"THE EFFECTS OF IMMEDIATE AND DELAYED PAYMENTS ON CONSUMPTION BEHAVIOR" by Arvind Agrawal

Business, College of

 

First Advisor

Gentry, Jim

Second Advisor

Carlson, Les

Third Advisor

Eilert, Meike

Date of this Version

Summer 6-28-2018

Document Type

Article

Citation

Agrawal, Arvind (2018), "The Effects of Immediate and Delayed Payments on Consumption Behavior," Ph.D. diss., College of Business, University of Nebraska-Lincoln.

Comments

A DISSERTATION Presented to the Faculty of The Graduate College at the University of Nebraska In Partial Fulfillment of Requirements For the Degree of Doctor of Philosophy, Major: Business (Marketing), Under the Supervision of Professor James W. Gentry. Lincoln, Nebraska: June, 2018

Copyright (c) 2018 ARVIND AGRAWAL

Abstract

Payment-timing is conceptualized as a payment instrument focal characteristic to explain differences in consumers’ purchasing behavior when they chose to pay-now versus pay-later. Payment-timing preferences represent consumers’ attitudes, beliefs, and motivation for delaying marketing transactions. Cash, debit cards, and online banking represented consumers’ preferences to pay-now, while credit cards and loans represented the inclination to pay-later.

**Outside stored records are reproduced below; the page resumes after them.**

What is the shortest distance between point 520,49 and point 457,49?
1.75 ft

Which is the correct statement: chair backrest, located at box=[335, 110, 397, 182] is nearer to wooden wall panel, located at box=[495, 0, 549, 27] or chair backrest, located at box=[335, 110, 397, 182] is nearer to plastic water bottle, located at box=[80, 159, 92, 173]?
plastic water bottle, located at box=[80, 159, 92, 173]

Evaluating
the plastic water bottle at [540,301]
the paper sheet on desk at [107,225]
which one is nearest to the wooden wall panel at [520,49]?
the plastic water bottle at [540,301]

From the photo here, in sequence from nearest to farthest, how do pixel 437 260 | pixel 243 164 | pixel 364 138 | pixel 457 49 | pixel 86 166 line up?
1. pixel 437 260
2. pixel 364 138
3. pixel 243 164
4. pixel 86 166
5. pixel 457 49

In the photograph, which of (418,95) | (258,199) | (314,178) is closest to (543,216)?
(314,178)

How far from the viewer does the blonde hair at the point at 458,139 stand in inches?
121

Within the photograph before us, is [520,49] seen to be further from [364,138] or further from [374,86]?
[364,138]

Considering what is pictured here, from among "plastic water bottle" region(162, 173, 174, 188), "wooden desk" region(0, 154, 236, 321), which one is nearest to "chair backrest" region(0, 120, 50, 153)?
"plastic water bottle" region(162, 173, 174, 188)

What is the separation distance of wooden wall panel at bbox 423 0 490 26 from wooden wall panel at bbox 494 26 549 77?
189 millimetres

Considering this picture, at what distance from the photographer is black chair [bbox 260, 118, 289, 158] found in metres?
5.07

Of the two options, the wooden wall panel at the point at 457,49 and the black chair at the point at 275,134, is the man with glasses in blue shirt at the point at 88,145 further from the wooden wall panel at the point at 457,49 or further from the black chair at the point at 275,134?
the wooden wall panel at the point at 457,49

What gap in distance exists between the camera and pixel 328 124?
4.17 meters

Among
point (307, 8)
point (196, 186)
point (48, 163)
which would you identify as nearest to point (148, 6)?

There were two key findings: Firstly, I present payment-timing models that theorize consumers’ choice of payment types with differences in payment-timing and motivations to pay for purchases. Two models are presented that unify the following attitudes and motivations: (1) five attitudinal antecedents to consumers’ preferences for payment-timing: regulatory focus, heuristics, self-construal, perceived financial constraint, and extent of financial literacy; (2) five motivations that explain consumers’ likelihood of purchase using payment types with differences in payment-timing: the pain of payment, pain of mismatched payments, rewards salience, debt aversion, and decision construal; and (3) visualizing moral responsibility as a moderator to the pain of payment and economic motivation as a moderator to rewards availability.

Secondly, consumers had a greater likelihood of purchasing when paying later (with credit cards) versus paying now (with debit cards) in the context of high-dollar purchases ($1200 and above). Moreover, when paying later consumers preferred quality purchases versus buying multiple items for an equivalent amount.